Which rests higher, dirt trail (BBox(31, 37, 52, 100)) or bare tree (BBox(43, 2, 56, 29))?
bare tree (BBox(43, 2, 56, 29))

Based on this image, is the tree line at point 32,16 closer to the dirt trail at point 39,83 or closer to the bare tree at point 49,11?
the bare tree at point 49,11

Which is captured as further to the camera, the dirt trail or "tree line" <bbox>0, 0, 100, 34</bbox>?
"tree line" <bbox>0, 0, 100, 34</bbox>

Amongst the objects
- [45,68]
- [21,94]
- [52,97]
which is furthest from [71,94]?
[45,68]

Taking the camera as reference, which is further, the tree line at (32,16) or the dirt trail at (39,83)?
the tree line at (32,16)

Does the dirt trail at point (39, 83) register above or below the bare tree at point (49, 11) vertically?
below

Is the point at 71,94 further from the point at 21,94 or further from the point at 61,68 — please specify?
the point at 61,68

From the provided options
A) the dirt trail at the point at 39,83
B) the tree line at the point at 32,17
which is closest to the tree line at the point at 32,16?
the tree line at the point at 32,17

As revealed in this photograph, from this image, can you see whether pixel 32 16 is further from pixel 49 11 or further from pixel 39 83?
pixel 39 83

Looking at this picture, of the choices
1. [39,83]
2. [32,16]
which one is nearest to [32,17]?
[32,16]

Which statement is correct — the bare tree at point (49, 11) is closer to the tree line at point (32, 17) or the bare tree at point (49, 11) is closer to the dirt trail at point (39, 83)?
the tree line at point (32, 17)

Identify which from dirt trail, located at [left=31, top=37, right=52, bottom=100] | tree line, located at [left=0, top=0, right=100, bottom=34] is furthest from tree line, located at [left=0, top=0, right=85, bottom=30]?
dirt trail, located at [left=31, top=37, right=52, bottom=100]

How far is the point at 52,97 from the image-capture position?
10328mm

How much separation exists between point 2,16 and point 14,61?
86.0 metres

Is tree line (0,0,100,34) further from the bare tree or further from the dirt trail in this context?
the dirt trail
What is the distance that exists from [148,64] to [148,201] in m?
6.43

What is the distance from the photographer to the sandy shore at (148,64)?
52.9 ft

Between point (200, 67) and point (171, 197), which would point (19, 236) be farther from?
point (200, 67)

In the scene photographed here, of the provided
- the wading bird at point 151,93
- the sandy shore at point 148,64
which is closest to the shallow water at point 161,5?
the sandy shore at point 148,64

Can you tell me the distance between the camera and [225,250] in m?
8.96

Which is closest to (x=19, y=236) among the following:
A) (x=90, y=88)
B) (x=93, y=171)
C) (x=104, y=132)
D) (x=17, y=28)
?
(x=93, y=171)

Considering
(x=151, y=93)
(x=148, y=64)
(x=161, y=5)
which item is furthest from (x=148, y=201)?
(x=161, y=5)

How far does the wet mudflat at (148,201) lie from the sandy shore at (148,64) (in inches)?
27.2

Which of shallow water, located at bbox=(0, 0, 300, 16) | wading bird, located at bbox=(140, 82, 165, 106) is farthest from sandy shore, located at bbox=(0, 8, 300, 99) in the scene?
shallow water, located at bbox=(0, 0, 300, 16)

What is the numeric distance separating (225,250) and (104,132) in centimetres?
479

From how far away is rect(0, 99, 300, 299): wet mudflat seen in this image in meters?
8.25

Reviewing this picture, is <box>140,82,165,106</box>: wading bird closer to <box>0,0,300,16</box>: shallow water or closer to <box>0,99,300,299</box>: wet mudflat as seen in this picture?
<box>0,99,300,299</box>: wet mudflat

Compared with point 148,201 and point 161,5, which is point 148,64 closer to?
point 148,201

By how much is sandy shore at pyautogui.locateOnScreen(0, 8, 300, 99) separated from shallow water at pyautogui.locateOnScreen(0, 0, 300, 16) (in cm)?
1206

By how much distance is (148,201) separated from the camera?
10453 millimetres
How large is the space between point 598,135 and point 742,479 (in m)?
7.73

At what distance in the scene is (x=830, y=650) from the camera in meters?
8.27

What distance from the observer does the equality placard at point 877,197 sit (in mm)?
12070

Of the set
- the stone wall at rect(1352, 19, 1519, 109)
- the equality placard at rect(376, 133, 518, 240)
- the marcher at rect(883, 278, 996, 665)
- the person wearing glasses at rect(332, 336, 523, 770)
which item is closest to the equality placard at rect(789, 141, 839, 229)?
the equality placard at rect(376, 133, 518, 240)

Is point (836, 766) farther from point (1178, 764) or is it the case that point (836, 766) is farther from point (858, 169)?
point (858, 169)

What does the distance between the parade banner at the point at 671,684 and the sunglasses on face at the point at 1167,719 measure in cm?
......
__Required task__.
Everything from the line containing "Considering" to the end of the data above should be quoted exactly, please, both ends included, and nothing outside that span.

__The solution__.
Considering
(x=151, y=93)
(x=148, y=64)
(x=161, y=5)
which item is furthest from (x=148, y=201)?
(x=161, y=5)

How far does the wet mudflat at (148,201) lie from the sandy shore at (148,64) (in inches)?
27.2

Which of shallow water, located at bbox=(0, 0, 300, 16) | wading bird, located at bbox=(140, 82, 165, 106) is farthest from sandy shore, located at bbox=(0, 8, 300, 99) in the scene?
shallow water, located at bbox=(0, 0, 300, 16)

What is the numeric distance separating (225,250) and (104,132) in centimetres?
479

From how far away is rect(0, 99, 300, 299): wet mudflat seen in this image in meters?
8.25

Reviewing this picture, is <box>140,82,165,106</box>: wading bird closer to <box>0,0,300,16</box>: shallow water or closer to <box>0,99,300,299</box>: wet mudflat as seen in this picture?
<box>0,99,300,299</box>: wet mudflat

Compared with point 148,201 and point 161,5, which is point 148,64 closer to?
point 148,201

By how much is sandy shore at pyautogui.locateOnScreen(0, 8, 300, 99) separated from shallow water at pyautogui.locateOnScreen(0, 0, 300, 16) (in cm)?
1206

By how much distance is (148,201) separated from the camera?
10453 millimetres
How large is the space between point 598,135 and point 742,479 (in m)?
7.73

At what distance in the scene is (x=830, y=650) from the camera in meters?
8.27

What distance from the observer does the equality placard at point 877,197 sit (in mm)?
12070

Of the set
- the stone wall at rect(1352, 19, 1519, 109)
- the equality placard at rect(376, 133, 518, 240)
- the marcher at rect(883, 278, 996, 665)
- the person wearing glasses at rect(332, 336, 523, 770)
which item is closest to the equality placard at rect(789, 141, 839, 229)?
the equality placard at rect(376, 133, 518, 240)

Is point (836, 766) farther from point (1178, 764) or is it the case that point (836, 766) is farther from point (858, 169)?
point (858, 169)

What does the distance between the parade banner at the point at 671,684 and the sunglasses on face at the point at 1167,719 measure in cm?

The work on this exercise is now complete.